═════ MATERIAL SUPPLIED
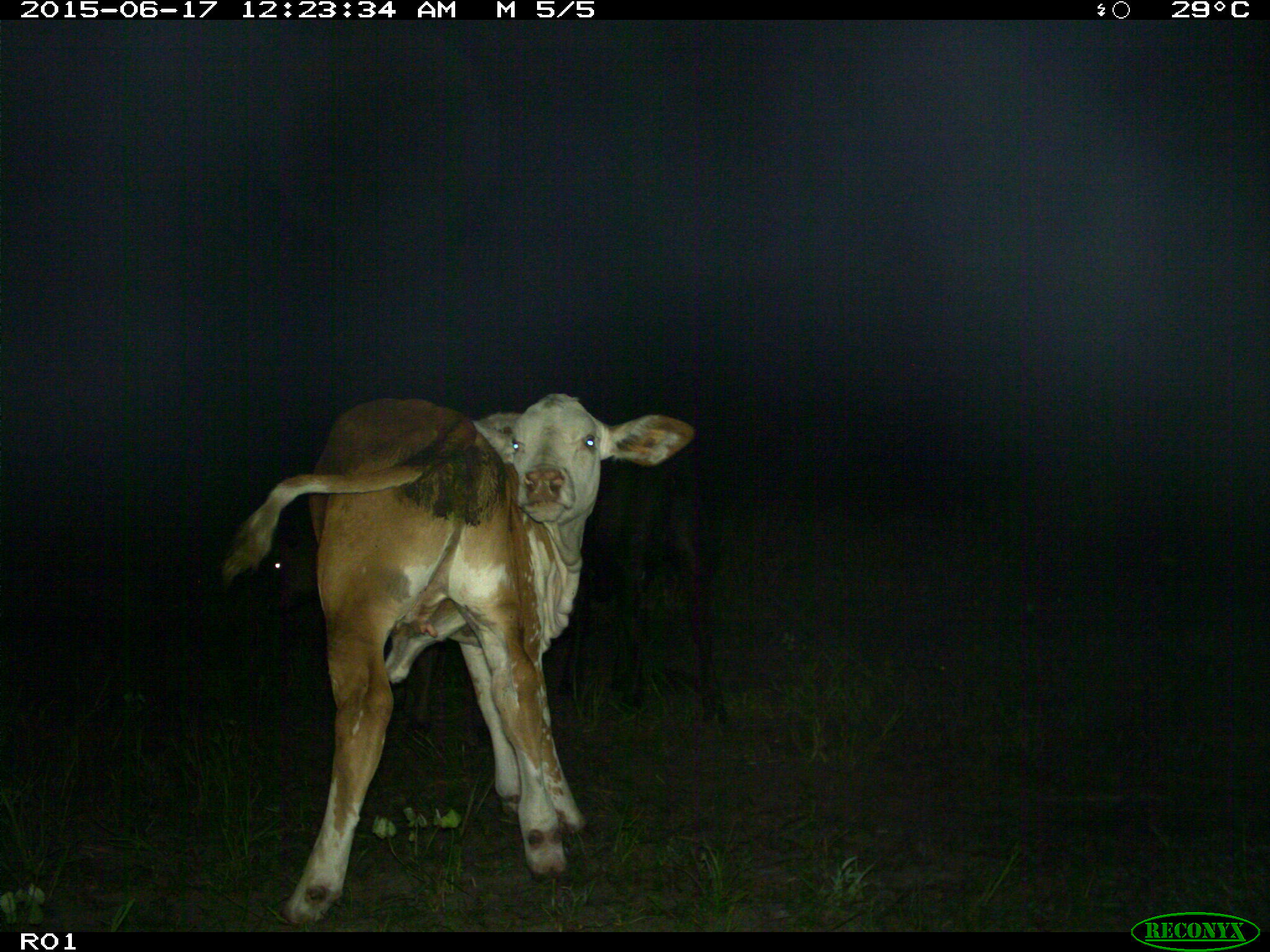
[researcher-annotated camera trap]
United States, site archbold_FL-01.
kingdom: Animalia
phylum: Chordata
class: Mammalia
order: Artiodactyla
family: Bovidae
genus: Bos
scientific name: Bos taurus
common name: domestic cow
Bos taurus (domestic cow).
══════════
Produce verbatim the lines starting at the one with "kingdom: Animalia" and ending at the last line of the material, both ends included. Add no other line.

**TASK RESULT:**
kingdom: Animalia
phylum: Chordata
class: Mammalia
order: Artiodactyla
family: Bovidae
genus: Bos
scientific name: Bos taurus
common name: domestic cow
Bos taurus (domestic cow).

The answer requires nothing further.